-------- Text segment --------

7:00 – 7:00 ASRC PhD

Call Tim Ellis – done
Tags – done
Bills – nope, including MD EV paperwork -done
Get oil change kit from Bob’s – closed
Fika – done
Finish Similar neural responses predict friendship – Done!
Discrete hierarchical organization of social group sizes
- The ‘social brain hypothesis’ for the evolution of large brains in primates has led to evidence for the coevolution of neocortical size and social group sizes, suggesting that there is a cognitive constraint on group size that depends, in some way, on the volume of neural material available for processing and synthesizing information on social relationships. More recently, work on both human and non-human primates has suggested that social groups are often hierarchically structured. We combine data on human grouping patterns in a comprehensive and systematic study. Using fractal analysis, we identify, with high statistical confidence, a discrete hierarchy of group sizes with a preferred scaling ratio close to three: rather than a single or a continuous spectrum of group sizes, humans spontaneously form groups of preferred sizes organized in a geometrical series approximating 3–5, 9–15, 30–45, etc. Such discrete scale invariance could be related to that identified in signatures of herding behaviour in financial markets and might reflect a hierarchical processing of social nearness by human brains.
Work on Antonio’s paper – good progress
Aaron added a lot of content to Belief Spaces, and we got together to discuss. Probably the best thing to come out of the discussion was an approach to the dungeons that at one end is an acyclic, directed, linear graph of connected nodes. The map will be a line, with any dilemma discussions connected with the particular nodes. At the other end is an open environment. In between are various open and closed graphs that we can classify with some level of complexity.
One of the things that might be interesting to examine is the distance between nodes, and how that affects behavior
Need to mention that D&D are among the oldest “digital residents” of the internet, with decades-old artifacts.

Phil 11.7.18

Let the House Subcommittee investigations begin! Also, better redistricting?

7:00 – 5:00 ASRC PhD/BD

Rather than Deep Learning with Keras, I’m starting on Grokking Deep Learning. I need better grounding
- Installed Jupyter
After lunch, send follow-up emails to the technical POCs. This will be the basis for the white paper: Tentative findings/implications for design. Modify it on the blog page first and then use to create the LaTex doc. Make that one project, with different mains that share overlapping content.

--------

Problems ::
• A. Which group-size ranges does the work log give for the geometrical series in which humans form groups? List all of them.
• B. Edit the work log from "Rather than Deep" to "share overlapping content.", inclusive, replacing "white paper" with "technical report".

-------- Source data --------

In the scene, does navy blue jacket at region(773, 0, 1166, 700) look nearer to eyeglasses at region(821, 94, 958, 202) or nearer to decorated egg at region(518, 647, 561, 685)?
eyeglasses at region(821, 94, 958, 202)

--------

Outputs for the tasks ::
• A. 3–5, 9–15, 30–45

• B.
Rather than Deep Learning with Keras, I’m starting on Grokking Deep Learning. I need better grounding
- Installed Jupyter
After lunch, send follow-up emails to the technical POCs. This will be the basis for the technical report: Tentative findings/implications for design. Modify it on the blog page first and then use to create the LaTex doc. Make that one project, with different mains that share overlapping content.